• [DATASET RECORDS]:
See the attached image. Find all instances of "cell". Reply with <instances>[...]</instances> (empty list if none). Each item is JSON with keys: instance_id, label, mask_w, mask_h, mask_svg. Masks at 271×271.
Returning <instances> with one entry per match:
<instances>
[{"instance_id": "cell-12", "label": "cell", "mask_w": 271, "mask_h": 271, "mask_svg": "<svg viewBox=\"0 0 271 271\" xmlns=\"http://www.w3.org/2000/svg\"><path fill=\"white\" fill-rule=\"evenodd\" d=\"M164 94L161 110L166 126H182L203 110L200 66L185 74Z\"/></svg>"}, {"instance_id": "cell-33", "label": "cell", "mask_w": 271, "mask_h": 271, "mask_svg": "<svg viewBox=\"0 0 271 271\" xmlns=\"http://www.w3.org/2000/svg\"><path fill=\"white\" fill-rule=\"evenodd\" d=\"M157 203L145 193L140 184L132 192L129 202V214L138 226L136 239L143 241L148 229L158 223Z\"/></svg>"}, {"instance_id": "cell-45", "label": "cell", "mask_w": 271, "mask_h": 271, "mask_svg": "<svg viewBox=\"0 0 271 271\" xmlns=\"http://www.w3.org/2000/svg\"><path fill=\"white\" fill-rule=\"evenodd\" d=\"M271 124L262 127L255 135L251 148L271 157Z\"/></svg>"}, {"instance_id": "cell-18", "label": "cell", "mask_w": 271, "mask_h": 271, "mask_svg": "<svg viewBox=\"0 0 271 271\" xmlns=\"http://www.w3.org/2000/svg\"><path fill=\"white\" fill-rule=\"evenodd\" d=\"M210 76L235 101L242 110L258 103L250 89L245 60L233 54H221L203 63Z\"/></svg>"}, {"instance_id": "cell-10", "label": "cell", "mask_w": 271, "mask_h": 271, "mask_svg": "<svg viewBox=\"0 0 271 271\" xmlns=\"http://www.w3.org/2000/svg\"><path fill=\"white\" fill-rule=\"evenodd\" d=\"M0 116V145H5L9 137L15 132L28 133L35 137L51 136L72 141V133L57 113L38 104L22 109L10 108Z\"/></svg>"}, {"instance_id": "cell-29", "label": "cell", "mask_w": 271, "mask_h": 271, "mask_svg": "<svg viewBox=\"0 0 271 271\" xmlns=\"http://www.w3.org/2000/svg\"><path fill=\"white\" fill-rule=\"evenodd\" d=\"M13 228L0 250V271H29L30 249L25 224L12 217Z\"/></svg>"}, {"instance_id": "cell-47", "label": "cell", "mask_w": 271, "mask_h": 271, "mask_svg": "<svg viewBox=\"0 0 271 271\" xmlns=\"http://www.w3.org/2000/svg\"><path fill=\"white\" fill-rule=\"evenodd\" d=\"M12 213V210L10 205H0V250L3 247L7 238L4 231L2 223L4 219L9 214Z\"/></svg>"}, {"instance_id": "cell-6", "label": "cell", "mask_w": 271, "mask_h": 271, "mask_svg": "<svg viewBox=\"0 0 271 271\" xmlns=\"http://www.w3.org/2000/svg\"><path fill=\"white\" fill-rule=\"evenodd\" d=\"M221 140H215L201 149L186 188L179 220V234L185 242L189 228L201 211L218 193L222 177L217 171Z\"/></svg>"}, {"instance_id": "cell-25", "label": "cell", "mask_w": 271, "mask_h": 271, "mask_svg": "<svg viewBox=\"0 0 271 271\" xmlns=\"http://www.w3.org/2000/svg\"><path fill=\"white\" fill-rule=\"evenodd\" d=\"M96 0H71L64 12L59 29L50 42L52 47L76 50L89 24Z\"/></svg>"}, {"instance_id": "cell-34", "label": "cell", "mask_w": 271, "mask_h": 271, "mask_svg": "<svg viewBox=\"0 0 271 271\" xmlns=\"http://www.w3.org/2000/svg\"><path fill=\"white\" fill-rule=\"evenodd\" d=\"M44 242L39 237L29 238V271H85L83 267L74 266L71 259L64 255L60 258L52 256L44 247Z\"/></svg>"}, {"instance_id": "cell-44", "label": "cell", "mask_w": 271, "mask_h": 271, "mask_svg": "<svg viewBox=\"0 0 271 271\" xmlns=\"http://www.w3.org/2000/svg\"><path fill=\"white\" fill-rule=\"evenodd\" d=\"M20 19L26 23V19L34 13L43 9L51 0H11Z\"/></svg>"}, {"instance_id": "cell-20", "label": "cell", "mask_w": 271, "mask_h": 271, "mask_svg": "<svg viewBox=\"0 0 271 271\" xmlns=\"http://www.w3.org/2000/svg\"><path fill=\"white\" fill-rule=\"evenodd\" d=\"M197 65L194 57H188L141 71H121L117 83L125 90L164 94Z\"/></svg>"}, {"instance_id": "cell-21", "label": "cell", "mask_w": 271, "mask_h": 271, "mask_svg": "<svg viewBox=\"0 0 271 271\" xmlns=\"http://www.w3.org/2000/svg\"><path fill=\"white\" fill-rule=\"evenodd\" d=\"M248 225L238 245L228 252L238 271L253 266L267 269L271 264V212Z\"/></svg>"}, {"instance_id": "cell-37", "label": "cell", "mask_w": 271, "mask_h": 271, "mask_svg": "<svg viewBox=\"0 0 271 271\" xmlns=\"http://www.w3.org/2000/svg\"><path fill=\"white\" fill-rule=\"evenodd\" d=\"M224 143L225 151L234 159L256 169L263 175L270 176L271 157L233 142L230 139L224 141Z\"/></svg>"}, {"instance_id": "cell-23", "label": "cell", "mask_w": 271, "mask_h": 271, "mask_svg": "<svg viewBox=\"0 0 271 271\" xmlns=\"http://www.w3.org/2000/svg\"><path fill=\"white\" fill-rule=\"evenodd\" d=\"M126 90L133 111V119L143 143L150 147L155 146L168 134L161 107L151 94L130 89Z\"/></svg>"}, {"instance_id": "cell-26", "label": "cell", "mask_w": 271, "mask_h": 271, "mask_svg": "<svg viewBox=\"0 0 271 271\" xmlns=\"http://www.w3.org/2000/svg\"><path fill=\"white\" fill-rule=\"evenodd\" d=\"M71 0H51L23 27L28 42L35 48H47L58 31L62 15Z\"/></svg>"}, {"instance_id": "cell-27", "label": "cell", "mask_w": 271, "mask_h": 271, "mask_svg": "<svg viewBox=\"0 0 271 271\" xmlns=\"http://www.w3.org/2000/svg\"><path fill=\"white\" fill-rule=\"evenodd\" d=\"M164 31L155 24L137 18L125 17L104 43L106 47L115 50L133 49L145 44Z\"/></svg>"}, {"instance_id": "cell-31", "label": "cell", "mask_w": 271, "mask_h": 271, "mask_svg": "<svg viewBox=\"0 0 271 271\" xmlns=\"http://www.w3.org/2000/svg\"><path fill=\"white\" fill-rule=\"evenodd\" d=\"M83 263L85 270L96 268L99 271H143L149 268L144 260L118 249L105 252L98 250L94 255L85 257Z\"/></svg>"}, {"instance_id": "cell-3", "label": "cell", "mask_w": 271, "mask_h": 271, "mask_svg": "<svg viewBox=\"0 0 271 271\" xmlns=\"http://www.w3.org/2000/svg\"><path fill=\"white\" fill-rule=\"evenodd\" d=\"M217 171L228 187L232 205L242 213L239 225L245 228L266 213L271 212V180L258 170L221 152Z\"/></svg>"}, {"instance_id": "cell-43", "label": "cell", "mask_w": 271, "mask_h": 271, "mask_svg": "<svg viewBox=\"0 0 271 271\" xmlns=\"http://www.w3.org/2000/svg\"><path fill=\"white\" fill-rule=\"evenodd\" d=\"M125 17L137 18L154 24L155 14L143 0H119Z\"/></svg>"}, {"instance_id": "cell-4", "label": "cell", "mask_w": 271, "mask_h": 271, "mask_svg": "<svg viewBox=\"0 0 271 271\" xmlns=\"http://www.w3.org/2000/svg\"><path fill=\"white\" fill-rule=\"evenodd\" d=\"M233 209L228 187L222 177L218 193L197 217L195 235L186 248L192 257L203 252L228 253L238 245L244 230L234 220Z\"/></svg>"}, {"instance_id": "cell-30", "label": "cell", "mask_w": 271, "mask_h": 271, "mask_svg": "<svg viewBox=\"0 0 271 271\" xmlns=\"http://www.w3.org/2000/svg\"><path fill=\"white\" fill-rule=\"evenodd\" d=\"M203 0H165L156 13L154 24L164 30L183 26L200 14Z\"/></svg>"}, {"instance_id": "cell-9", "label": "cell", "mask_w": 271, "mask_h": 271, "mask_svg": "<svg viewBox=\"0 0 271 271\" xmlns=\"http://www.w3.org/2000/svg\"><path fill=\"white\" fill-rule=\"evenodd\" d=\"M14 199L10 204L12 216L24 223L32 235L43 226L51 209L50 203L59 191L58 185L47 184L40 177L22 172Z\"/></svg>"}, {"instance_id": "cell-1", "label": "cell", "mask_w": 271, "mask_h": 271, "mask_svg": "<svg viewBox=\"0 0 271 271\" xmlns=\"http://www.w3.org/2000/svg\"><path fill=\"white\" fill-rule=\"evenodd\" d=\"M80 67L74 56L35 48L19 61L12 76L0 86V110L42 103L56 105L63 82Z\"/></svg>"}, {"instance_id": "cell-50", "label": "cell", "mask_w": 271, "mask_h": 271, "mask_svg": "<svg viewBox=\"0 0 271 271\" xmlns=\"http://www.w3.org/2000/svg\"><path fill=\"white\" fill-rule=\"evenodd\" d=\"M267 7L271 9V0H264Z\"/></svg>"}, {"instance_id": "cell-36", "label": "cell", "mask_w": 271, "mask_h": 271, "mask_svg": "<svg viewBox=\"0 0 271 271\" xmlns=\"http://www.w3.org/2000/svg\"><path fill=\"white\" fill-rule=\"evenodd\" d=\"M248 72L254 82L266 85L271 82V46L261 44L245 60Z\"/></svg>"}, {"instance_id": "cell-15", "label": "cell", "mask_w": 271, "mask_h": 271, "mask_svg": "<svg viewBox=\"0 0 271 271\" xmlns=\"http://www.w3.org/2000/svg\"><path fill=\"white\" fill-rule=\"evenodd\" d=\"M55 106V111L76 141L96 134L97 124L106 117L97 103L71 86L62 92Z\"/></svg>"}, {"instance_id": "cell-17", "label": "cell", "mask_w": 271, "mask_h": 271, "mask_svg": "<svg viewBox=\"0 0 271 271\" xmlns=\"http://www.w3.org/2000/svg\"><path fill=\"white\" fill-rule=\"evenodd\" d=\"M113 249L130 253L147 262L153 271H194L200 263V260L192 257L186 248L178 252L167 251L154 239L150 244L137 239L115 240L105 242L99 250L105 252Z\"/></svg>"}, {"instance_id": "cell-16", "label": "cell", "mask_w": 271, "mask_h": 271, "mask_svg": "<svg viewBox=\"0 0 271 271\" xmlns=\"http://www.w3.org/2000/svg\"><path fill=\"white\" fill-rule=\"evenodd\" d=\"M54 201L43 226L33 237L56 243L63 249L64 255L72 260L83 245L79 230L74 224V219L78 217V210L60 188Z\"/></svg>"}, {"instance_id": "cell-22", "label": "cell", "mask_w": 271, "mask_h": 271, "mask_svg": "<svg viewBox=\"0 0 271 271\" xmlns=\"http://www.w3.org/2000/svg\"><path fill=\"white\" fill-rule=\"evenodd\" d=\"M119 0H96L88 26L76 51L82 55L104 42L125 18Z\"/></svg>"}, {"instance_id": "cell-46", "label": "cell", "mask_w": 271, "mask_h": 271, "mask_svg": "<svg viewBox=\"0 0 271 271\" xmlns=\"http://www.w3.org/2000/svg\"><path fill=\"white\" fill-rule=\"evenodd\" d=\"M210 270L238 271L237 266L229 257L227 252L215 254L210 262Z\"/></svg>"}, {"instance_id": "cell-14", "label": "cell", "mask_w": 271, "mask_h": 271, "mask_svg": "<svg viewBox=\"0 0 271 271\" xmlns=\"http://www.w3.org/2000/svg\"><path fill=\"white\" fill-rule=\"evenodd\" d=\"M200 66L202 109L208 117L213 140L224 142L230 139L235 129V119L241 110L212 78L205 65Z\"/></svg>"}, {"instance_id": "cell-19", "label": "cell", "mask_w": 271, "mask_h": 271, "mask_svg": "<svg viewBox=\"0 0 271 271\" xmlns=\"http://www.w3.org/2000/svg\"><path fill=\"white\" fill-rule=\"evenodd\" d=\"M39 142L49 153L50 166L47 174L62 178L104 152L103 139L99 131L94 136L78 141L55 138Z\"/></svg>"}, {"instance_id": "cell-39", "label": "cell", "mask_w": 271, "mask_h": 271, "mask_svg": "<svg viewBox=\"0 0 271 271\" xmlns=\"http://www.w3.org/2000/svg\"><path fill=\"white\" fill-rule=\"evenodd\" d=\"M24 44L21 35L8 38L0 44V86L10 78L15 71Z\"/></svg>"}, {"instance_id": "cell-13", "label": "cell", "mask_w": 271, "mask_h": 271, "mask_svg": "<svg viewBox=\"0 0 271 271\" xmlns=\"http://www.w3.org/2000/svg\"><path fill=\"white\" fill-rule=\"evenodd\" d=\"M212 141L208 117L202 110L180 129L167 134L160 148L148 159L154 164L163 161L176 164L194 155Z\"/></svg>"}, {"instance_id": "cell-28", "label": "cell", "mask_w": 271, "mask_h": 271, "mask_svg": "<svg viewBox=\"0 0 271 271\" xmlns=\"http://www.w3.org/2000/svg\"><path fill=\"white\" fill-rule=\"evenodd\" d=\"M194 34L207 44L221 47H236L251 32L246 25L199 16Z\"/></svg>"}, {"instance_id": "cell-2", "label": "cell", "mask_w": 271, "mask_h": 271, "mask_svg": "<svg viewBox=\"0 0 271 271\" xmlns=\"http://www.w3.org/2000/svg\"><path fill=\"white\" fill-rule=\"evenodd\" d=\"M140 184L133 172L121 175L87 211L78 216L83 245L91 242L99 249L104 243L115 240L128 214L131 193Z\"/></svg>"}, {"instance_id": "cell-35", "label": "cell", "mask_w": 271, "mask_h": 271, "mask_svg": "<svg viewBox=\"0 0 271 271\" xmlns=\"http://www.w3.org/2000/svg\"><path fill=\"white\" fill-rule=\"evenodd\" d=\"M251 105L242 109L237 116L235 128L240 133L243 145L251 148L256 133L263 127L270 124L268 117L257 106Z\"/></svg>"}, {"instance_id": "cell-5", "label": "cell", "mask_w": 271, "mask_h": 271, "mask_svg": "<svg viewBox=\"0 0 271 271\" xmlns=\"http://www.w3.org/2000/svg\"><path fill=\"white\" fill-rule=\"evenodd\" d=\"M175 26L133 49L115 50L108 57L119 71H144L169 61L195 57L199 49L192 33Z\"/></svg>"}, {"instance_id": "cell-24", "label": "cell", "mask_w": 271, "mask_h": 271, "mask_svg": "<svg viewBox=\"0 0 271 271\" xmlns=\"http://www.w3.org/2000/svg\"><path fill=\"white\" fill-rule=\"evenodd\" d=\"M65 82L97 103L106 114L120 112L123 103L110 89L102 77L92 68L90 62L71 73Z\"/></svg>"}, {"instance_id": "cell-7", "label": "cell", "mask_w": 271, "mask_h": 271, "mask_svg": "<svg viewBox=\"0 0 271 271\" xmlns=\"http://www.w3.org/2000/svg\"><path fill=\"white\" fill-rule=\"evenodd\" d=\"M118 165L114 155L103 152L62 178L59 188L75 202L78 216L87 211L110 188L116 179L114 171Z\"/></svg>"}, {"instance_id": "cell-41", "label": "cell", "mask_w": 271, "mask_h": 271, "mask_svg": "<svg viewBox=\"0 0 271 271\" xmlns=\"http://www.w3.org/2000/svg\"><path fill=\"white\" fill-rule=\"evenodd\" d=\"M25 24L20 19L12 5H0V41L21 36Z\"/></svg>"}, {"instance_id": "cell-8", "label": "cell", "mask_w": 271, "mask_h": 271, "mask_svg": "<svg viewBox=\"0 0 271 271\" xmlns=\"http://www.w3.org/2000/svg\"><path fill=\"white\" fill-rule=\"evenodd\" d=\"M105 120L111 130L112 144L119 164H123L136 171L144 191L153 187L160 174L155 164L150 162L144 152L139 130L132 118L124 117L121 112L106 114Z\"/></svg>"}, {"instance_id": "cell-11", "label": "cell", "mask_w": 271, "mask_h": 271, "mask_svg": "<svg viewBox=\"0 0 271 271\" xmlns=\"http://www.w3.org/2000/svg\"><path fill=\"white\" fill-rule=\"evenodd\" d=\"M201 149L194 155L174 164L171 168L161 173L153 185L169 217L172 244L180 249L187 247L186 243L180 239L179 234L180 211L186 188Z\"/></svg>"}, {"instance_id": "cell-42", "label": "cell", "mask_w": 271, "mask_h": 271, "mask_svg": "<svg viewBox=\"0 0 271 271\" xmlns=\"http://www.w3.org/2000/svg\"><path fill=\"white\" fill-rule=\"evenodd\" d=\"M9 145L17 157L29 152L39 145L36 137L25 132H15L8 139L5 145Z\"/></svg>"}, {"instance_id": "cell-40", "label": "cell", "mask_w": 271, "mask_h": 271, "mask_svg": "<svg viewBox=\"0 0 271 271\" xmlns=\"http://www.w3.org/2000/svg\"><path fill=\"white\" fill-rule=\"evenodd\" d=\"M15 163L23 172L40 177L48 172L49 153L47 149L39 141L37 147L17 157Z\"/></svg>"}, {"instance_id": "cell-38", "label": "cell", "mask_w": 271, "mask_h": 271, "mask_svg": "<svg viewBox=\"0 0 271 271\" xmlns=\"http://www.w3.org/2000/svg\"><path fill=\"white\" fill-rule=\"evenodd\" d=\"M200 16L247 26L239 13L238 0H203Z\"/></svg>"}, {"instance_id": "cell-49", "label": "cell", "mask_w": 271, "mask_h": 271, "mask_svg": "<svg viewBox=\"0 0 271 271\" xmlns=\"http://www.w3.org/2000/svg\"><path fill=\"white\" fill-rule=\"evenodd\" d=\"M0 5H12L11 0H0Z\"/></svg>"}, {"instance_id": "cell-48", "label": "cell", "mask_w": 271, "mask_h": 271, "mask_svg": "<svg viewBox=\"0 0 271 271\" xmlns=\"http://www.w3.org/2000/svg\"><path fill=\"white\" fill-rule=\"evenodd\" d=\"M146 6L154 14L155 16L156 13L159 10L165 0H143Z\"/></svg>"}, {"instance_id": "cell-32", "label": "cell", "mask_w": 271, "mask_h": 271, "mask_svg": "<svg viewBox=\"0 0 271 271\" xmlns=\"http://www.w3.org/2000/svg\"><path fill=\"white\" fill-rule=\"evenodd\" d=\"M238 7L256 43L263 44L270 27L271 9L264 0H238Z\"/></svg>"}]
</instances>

• [TASK STATEMENT]: Report each line in the rows above that contains the word "with", copying every such line in full.

• [TASK ANSWER]:
See the attached image. Find all instances of "cell". Reply with <instances>[...]</instances> (empty list if none). Each item is JSON with keys: instance_id, label, mask_w, mask_h, mask_svg. Masks at 271×271.
Returning <instances> with one entry per match:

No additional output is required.